The architect of the Government's tuition fee policy today warned that charges for university courses will inevitably have to rise higher than ministers are proposing.

Professor Nick Barr, an economist at the London School of Economics, said fees of £3,000 a year - the upper limit currently proposed - would be insufficient to maintain the international competitiveness of the country's universities.

"The cap that is proposed will have to rise," he told the Evening Standard. "We will need to spend more on our universities and it will have to come from somewhere, if we are not to fall behind countries like Singapore."

The frank admission from an academic widely credited by colleagues at the LSE as the originator of the Government's plans will drop like a bombshell into the current debate over university fees.

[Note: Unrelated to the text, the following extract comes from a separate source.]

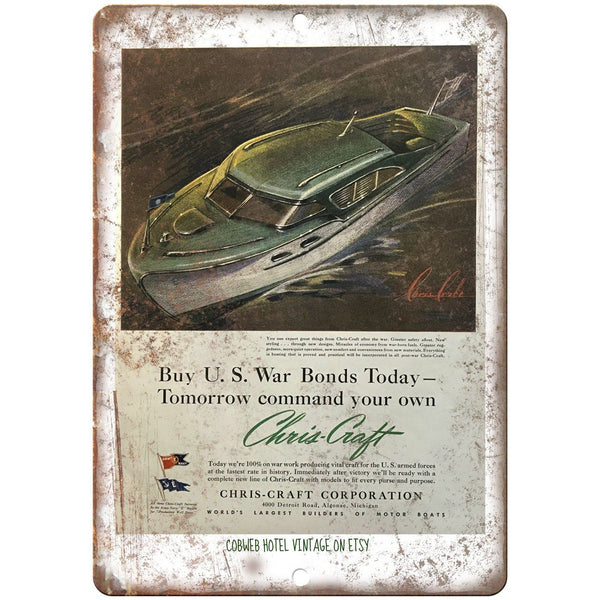 "Chris Craft Boat Vitahe Ad 10"" x 7"" Reproduction Metal Sign L60"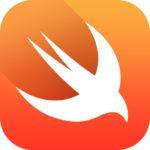 Swift lernen: iOS und macOS Apps selbst programmieren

Just 24 hours before the Government publishes its proposed legislation, ministers are still struggling to persuade scores of rebel Labour MPs that higher fees will not price students from poorer backgrounds out of attending the most prestigious universities.

More than 150 Labour MPs have signed a Commons motion condemning higher fees, and particularly the Government's plan to allow universities to set their own fees, within the £3,000 limit.

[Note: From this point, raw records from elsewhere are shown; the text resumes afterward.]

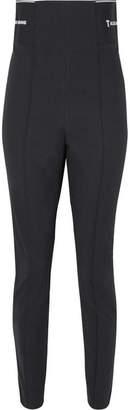 Alexander Wang Cotton-blend Jacquard Skinny Leggings - Black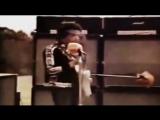Jimi Hendrix - Little Wing (Original music Video)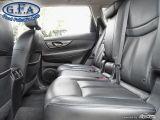 2015 Nissan Rogue SL AWD, LEATHER SEATS, PAN ROOF, 360° CAM, NAVI Photo33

Ministers are still locked in discussions about concessions which would offer more financial support to students from poorer backgrounds. But the admission that £3,000

may not be the limit of higher fees will only add fuel to the rebellion.

Education Secretary Charles Clarke has promised that the proposed £3,000 cap will apply for the duration of the next Parliament - up to at least 2010.

Professor Barr said it would then be for Parliament to decide how far it should then rise.

"What the Government is talking about is a market, but one that is regulated and it is giving itself a mechanism which can achieve that," he said, adding that even after 2010, he did not believe fees would rise to the levels suggested by some leading rebels.

Former chief whip Nick Brown, for example, has warned that elite universities were drawing up plans for fees as high as £15,000 a year - a suggestion dismissed as "absurd" by Mr Clarke.

But university vice chancellors have made no secret of the fact that once legislation allowing them to charge variable fees is on the statute book, they will begin a campaign to increase the upper limit further.

Professor Sir Richard Sykes, rector of London's Imperial College, said his university would push for full economic fees - as high as £20,000 a year for degrees in medicine and £10,000 for others.

Professor Michael Sterling, vice chancellor of Birmingham, said it would take average fees of at least £5,000 a year to bring UK universities "within shouting distance" of US competitors.